Thursday, December 23, 2004

Saint Rudy

Going down...

Late Tuesday, a federal magistrate released testimony by Bernard B. Kerik and a former girlfriend in an employment discrimination case, one of the legal tangles from his years as a senior aide to Mayor Rudolph W. Giuliani that surfaced while his nomination as secretary of homeland security was collapsing.

For the Bloomberg administration, the case was just one more front in the municipal litigation that grinds along, regardless of national politics: dealing with the damages people claim to have suffered at the hands of Mr. Giuliani or his senior aides.

In the three years since Michael R. Bloomberg succeeded Mr. Giuliani, the city has spent close to $2 million to settle lawsuits brought by residents and city workers who accused the Giuliani administration of retaliating against them for exercising free speech or other constitutional rights.

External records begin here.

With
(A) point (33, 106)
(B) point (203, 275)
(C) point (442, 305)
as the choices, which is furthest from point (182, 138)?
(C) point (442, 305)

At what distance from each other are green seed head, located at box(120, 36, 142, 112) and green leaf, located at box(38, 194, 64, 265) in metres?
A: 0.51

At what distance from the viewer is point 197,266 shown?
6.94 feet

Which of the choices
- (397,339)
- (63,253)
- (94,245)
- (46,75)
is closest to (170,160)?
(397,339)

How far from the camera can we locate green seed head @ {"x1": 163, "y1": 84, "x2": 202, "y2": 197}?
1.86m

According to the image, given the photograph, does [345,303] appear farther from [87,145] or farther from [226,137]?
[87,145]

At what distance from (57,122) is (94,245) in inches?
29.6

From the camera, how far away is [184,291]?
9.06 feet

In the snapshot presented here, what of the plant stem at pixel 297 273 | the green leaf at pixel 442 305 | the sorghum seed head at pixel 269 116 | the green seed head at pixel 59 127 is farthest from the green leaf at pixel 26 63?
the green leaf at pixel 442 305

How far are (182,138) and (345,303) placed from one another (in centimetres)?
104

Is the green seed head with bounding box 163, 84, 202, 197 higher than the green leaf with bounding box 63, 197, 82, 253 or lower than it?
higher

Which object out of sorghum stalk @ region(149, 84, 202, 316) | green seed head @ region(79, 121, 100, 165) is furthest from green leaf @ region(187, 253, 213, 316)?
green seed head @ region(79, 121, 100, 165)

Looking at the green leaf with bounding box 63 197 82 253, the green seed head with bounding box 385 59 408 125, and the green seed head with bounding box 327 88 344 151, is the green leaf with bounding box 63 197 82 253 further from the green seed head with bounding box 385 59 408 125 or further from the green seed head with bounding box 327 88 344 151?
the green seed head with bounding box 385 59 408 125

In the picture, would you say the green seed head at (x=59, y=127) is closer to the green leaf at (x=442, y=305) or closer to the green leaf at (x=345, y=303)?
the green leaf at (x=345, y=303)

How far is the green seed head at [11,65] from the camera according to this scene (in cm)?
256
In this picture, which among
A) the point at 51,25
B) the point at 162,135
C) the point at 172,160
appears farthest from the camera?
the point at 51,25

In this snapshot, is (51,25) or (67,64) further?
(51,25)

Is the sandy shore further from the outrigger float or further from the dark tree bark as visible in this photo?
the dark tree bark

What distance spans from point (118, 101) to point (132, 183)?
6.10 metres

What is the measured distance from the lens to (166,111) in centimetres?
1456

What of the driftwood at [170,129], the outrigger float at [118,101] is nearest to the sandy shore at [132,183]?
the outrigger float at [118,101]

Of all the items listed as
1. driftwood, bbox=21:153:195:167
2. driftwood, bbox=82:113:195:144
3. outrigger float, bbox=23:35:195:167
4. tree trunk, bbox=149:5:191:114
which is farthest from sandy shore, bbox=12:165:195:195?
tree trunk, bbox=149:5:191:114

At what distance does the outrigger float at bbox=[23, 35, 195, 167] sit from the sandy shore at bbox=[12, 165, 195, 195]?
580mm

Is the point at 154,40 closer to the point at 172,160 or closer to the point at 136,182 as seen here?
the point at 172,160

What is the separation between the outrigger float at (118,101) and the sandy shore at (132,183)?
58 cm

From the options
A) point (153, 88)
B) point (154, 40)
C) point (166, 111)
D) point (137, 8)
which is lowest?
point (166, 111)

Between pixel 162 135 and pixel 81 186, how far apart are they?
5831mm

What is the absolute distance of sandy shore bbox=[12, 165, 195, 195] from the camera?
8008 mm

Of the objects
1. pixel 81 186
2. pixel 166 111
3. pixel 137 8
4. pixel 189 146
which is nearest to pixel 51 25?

Among them is a limousine driver, James Schillaci, who had complained in a newspaper article about a red-light sting set up by the police in the Bronx. The same day, police came to his home to arrest him for a 13-year-old unpaid ticket. The next day, the mayor obtained - illegally, Mr. Schillaci said - the record of his arrests from decades earlier and discussed it, inaccurately, at a news conference. The city settled with him for $290,000 in 2002.

A correction worker charged that he was bypassed for promotion because he supported a political opponent of Mr. Giuliani's and that city investigators videotaped the guests arriving at his home for a political fund-raiser. The city paid him $325,000 this year.